In the plot, we imagine a phase particle on the line with velocity $\dot{x}$. When the graph is above the $x$-axis the particle is moving to the right and when it is below the axis it moves to the left. We see several points in which the velocity of the flow is zero. These are called fixed points and two basic kinds are exhibited in the figure above. The fixed points that are filled in are known as stable, this is where the velocity of the flow is zero and the flow is toward these points (indicated by the arrows on the $x$-axis). The other kind of fixed-point in the plot above is $unstable$. These are where the flow is zero at the point but a small perturbation away from equilibrium leads the particle far away from it. In this way, we can immediately gain qualitative information about the solutions to (1). For instance, we see that if a particle starts at $x_0 = \pi/4$ it moves to the right speeding up until it reaches $x=\pi/2$ at which point it continues to move to the right but now the velocity is decreasing. It continues moving to the right until it reaches the stable-fixed point $x=\pi$, where it settles in.

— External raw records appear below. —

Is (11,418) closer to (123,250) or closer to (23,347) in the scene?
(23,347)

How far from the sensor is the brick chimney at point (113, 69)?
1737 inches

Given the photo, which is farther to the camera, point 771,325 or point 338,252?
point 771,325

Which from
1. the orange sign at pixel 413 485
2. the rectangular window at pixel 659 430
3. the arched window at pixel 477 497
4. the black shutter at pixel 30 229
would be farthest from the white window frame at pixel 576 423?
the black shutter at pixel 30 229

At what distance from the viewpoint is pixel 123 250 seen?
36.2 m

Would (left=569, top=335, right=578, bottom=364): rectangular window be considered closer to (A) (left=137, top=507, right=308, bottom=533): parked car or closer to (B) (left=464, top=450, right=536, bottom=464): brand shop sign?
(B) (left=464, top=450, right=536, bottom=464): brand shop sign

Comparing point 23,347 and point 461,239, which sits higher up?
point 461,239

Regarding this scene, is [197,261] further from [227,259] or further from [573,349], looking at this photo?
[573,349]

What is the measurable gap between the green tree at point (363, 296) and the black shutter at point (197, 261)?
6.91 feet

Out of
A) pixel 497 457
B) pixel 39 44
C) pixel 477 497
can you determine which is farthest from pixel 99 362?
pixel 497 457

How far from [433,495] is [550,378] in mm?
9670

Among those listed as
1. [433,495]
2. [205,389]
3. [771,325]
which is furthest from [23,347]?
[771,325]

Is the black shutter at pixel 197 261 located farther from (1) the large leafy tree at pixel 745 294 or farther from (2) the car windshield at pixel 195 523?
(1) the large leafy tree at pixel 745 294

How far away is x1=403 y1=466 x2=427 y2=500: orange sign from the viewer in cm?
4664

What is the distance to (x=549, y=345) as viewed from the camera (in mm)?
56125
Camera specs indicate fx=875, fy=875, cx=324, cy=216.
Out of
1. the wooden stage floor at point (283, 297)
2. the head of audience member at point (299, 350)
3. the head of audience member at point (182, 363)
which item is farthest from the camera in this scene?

We can also plot what the solutions, $x(t)$ look like by picking an initial $x_0$ and following the particle as it moves in the flow, similar to how we did above. We can then look at different initial conditions to find different paths the particle can take.

plane

Note, that all of this information (and more) is available in the analytic solution (4), however, this graphical solution is much simpler and in several cases, an analytic solution is impossible. Furthermore, most of the information that is usually of interest is available in this graphical solution.

Linear Stability Analysis

Now we make one final observation in this post regarding an analytic method for determining the stability of a fixed point. To begin, let $ x_1$ be a fixed point of the system, $\dot{x} = f(x)$ and $\eta(t) = x(t) - x_1$ a small perturbation from $ x_1$. Recall that for a stable fixed point, this perturbation will decay leading back to $ x_1$, if $ x_1$ is unstable the perturbation will grow and lead the phase particle far away from $ x_1$. To decide whether $\eta$ will grow or decay we form a differential equation involving $\eta$. Differentiating the expression for $\eta$ leads to

\[\dot{\eta} = \frac{d}{dt}\left(x - x_1\right) = \dot{x}\]

Thus,

\[\dot{\eta} = \dot{x} = f(x) = f( x_1 + \eta)\]

Then we can look at the Taylor expansion for this final term

\[f( x_1 + \eta) = f( x_1) + \eta f'( x_1) + O(\eta^2)\]

Where, $O(\eta^2)$ are terms quadratic in the perturbation $\eta$. Since $ x_1$ is a fixed point, $f( x_1)=0$. Then,

\[\dot{\eta} = \eta f'( x_1) + O(\eta^2)\]

If $f’( x_1) \neq 0$ then the $O(\eta^2)$ is negligible and we have established the linearization of $\eta$.

\[\begin{equation} \dot{\eta} = \eta f'( x_1) \end{equation}\]

This is a first order linear differential equation to which we know the solutions. Indeed, if $f’( x_1) \lt 0$ the perturbations will tend to zero, and if $f’( x_1) \gt 0$ the perturbations will grow.

Looking back at the example (1) notice that all the stable fixed points happen where $\frac{d}{dx} \sin x \lt 0$ and unstable ones happen where $\frac{d}{dx} \sin x \gt 0$.